** START Source text **

Log files: In addition to the console output that you get when running DocFetcher Server in the foreground, the application’s log files may also help with troubleshooting: C:\Windows\System32\LogFiles\Apache\docfetcherserver*.log

Starting the Server (Linux and macOS)¶

As a foreground process: To start DocFetcher Server on Linux or macOS, open a terminal window, use the cd command to navigate to the DocFetcher Server folder, e.g., cd /path/to/docfetcherserver, and then run the command ./server-start-foreground.sh. This will launch DocFetcher Server as a foreground process. If the command didn’t work, try the following command to mark all scripts in the current folder as executable: chmod +x *.sh. After starting the server process, there will be a flurry of terminal output, and then it will seem like the process is hanging. However, that’s how it’s supposed to work – the server is just up and running and ready to serve clients through their web browsers. You can stop the server process by pressing Ctrl + C (Linux) or Command + . (macOS) in the terminal.

As a background process: Later on, when the application is ready to be used for real, you will want to run it as a background process. In the latter mode, the commands ./server-start.sh and ./server-stop.sh will start and stop the background process, respectively. You will probably also want to use whatever facilities your operating system provides to make the server-start.sh script run when the system boots up.

Testing and troubleshooting: For testing and troubleshooting purposes, running DocFetcher Server as a foreground process is more suitable, as it allows one to see its output and any potentially useful error messages in the terminal.

The Web Interface¶

Accessing the web interface: After following the above instructions to get the server up and running, you can now access its web interface locally, i.e., on the same computer it runs on, by opening your web browser and visiting the address http://localhost:31190/. Warning: Do not omit the trailing slash in the address, the web interface won’t work correctly without it!

Server warm-up: When running DocFetcher Server as a background process, one thing to keep in mind is that after starting up the server, it may take a while for the server to become ready to serve content to clients. The main reason for this is that the server needs to load its indexes into memory, and this takes longer the bigger and more numerous the indexes are.

User Area and Admin Area: DocFetcher Server’s web interface is divided into two areas, the User Area and the Admin Area. The User Area is where users can run searches and retrieve the result files. The Admin Area is where server admins can manage indexes and user access. You can navigate between User Area and Admin Area by clicking the aptly labeled links “User Area” and “Admin Area” placed at the top or bottom of the respective page.

Indexing before searching: Having just set up a DocFetcher Server instance, if you go to the User Area and try to enter a query in the search field, you will get an error message rather than results. This is because searching files requires indexing those files beforehand, something DocFetcher Server won’t do unless you tell it to. The topic of indexing is covered in a later section, Indexing.

** END Source text **

» **Problems to work on**:
- A) Reproduce verbatim the part of the DocFetcher Server text that opens with the words containing "User Area and Admin Area: DocFetcher" and closes with "the respective page.".
- B) Answer these questions using the DocFetcher Server text:
(i) At what address can the web interface be accessed locally?
(ii) Which command starts DocFetcher Server as a background process on Linux or macOS?
(iii) What does the server need to load into memory before it is ready to serve content to clients?
The listing that follows has no connection to the DocFetcher Server text.

** START Supplied information **

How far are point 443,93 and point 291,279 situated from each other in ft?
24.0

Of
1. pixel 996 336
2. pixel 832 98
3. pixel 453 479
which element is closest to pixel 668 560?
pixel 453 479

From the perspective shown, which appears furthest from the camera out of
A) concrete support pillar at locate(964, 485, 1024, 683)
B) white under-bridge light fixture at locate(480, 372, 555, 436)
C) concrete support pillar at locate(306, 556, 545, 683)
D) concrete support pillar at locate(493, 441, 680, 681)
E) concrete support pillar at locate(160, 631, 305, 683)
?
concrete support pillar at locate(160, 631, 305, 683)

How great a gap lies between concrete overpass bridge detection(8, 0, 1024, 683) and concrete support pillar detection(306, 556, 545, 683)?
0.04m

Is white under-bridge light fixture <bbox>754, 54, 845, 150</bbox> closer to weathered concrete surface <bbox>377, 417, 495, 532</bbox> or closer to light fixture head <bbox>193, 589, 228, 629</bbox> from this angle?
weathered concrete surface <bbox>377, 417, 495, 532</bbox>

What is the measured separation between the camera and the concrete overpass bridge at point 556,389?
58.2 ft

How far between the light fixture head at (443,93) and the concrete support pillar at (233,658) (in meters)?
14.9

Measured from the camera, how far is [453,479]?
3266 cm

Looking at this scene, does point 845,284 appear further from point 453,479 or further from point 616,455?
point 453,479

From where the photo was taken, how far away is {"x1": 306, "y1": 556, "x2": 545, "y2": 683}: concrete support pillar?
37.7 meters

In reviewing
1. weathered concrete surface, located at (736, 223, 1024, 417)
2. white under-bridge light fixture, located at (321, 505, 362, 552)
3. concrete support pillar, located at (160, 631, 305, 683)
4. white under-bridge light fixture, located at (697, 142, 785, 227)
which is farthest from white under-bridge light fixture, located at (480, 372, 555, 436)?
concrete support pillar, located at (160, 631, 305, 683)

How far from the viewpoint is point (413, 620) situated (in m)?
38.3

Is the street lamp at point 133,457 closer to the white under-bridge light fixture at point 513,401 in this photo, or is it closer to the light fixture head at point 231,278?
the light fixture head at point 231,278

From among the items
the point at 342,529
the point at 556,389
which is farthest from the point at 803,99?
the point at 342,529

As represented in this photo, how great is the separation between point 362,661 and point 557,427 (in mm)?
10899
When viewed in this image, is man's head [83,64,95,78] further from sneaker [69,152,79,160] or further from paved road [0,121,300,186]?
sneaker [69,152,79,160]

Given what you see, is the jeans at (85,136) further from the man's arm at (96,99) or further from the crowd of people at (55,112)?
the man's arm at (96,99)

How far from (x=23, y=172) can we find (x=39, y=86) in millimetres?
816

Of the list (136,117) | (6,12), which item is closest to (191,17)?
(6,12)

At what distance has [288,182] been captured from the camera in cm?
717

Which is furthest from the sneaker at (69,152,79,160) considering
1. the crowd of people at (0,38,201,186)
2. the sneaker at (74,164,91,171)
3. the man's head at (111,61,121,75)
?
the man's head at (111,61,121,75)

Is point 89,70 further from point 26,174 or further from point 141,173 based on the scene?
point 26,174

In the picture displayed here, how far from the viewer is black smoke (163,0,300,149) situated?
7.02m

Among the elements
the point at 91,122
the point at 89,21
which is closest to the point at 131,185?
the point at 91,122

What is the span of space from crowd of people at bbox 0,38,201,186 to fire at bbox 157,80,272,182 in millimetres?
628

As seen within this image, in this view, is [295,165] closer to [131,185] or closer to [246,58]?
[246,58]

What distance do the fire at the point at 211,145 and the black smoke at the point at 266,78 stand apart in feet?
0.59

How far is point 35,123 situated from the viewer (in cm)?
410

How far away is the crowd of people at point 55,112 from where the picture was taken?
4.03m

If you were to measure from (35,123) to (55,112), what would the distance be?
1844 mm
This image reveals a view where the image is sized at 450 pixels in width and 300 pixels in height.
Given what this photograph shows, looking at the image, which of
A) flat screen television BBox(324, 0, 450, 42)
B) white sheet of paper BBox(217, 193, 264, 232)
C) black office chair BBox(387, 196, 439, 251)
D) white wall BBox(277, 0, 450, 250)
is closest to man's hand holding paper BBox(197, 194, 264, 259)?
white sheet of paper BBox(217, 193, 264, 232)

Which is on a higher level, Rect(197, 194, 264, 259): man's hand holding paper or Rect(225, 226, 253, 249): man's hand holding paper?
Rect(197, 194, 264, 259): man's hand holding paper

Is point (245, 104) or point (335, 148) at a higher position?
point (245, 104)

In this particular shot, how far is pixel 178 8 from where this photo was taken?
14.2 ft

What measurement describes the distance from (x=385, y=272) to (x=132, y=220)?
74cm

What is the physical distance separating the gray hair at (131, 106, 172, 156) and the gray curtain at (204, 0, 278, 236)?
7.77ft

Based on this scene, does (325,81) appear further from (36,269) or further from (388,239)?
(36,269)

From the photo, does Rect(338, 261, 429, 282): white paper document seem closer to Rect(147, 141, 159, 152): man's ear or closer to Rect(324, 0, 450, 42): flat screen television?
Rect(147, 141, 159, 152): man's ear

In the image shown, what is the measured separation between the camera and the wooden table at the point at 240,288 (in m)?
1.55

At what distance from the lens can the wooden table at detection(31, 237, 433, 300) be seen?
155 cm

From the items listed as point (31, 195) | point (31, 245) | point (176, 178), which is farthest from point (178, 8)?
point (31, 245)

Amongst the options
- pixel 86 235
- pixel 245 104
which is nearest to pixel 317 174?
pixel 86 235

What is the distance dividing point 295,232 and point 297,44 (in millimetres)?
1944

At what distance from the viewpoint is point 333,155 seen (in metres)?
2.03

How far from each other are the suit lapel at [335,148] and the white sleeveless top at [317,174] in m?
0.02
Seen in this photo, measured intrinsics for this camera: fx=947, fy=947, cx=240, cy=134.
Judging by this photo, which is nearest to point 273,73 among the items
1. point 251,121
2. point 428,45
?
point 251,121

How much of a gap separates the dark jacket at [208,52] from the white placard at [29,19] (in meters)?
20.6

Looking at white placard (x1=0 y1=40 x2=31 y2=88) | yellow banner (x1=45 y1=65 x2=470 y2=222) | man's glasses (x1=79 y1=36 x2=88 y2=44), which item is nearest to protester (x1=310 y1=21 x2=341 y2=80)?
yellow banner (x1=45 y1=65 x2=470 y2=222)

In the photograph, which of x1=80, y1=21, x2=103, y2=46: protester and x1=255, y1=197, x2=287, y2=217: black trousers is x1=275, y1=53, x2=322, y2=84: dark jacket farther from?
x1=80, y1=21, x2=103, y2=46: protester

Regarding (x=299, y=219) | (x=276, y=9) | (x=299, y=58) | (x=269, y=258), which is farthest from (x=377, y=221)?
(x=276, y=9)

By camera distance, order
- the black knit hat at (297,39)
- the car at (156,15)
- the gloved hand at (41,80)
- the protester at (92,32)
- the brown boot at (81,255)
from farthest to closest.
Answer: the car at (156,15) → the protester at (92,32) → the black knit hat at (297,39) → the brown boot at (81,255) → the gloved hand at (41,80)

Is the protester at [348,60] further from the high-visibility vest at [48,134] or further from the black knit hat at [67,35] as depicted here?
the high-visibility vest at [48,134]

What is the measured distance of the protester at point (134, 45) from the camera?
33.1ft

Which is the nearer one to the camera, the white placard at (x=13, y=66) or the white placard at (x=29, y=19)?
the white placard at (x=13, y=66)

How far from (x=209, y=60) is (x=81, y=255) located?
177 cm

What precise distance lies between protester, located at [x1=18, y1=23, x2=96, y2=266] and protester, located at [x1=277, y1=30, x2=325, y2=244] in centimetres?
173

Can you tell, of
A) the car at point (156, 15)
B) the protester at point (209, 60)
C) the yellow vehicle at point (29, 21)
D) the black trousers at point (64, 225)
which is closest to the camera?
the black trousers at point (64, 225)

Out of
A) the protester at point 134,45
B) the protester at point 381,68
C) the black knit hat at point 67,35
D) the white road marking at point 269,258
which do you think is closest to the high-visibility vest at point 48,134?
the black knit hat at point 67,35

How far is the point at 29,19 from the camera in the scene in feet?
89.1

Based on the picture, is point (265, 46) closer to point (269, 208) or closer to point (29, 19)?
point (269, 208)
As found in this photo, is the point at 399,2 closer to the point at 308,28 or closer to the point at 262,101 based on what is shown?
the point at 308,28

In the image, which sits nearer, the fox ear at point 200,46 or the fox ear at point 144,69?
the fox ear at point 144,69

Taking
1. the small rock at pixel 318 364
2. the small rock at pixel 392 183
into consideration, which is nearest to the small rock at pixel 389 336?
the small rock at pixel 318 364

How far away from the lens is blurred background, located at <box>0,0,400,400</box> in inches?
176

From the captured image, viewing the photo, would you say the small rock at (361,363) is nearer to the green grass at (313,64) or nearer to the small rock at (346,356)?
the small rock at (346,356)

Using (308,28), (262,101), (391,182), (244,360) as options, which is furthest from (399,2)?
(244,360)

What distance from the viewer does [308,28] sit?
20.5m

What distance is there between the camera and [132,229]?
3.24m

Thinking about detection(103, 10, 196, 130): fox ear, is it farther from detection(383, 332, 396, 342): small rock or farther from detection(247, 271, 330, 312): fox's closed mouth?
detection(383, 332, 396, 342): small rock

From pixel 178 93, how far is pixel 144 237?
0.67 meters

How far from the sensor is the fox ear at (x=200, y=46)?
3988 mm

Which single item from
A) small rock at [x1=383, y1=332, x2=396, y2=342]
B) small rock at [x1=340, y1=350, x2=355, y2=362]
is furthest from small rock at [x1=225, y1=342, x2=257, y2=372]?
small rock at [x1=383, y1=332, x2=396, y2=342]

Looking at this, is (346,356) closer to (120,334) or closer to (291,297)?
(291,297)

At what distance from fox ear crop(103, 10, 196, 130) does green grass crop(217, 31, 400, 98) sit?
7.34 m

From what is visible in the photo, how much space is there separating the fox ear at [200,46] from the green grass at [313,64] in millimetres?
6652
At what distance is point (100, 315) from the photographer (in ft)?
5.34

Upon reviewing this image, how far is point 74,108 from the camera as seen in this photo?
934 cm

** END Supplied information **

» **Answers to each task**:
- A)
User Area and Admin Area: DocFetcher Server’s web interface is divided into two areas, the User Area and the Admin Area. The User Area is where users can run searches and retrieve the result files. The Admin Area is where server admins can manage indexes and user access. You can navigate between User Area and Admin Area by clicking the aptly labeled links “User Area” and “Admin Area” placed at the top or bottom of the respective page.

- B)
(i) http://localhost:31190/
(ii) ./server-start.sh
(iii) Its indexes.